Title: Aturan Diprotes Pengusaha, Ini Reaksi Badan Restorasi Gambut
Date: 26-Apr-2017
Category: Indonesia
Source/Author: Skanaa.com/okezone
Description: Pemerintah telah menerbitkan Peraturan Pemerintah (PP) Nomor 57 tahun 2016 tentang Perlindungan dan Pengelolaan Ekosistem Gambut. Hanya saja, aturan ini menuai protes dari kalangan pengusaha.

JAKARTA - Pemerintah telah menerbitkan Peraturan Pemerintah (PP) Nomor 57 tahun 2016 tentang Perlindungan dan Pengelolaan Ekosistem Gambut. Hanya saja, aturan ini menuai protes dari kalangan pengusaha. Pasalnya, terdapat pembatasan muka air tanah sebesar 0,4 meter dalam aturan ini.

"Mereka khawatir kalo 40 cm ini tumbuhannya tumbuhnya lebih pelan atau buahnya tidak sebanyak kalau airnya 80 cm. Tapi kalau musim hujan gini kan perusahaan jaga di 20-30 cm. Tapi kalau kemudian musim kemarau enggak hujan 3 bulan, airnya kan pasti turun. Kalau 60 cm awalnya di kan kalau pas musim kemarau pasti turun banget bisa sampai 1 meter," kata Kepala Badan Restorasi Gambut Nazir Foead di Kompleks Istana Negara, Jakarta, Rabu (26/4/2017).

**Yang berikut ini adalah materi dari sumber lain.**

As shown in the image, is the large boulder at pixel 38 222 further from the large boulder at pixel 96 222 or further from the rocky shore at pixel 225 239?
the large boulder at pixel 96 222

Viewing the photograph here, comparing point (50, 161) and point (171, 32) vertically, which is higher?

Hanya saja, aturan ini nantinya tidak akan direvisi. Pasalnya, hal ini sangat menentukan kebakaran hutan pada kawasan lahan gambut di Indonesia.

"Sejarah kebakaran hutan di Indonesia dikompilasi datanya plus naik turunnya muka air gambut setiap bulan, keluarga ketika bulan 7 sampai bulan 8 ini titik kebakaran mulai naik ini titik air gambut turun di bawah 40 cm Jadi kebakaran memuncak ketika air di bawah 40 cm (di bawah permukaan laut)," ungkapnya.

Saat ini, telah terdapat perusahaan yang telah menerapkan aturan ini. Perusahaan tersebut pun tidak mengalami kerugian dan tetap memperoleh keuntungan.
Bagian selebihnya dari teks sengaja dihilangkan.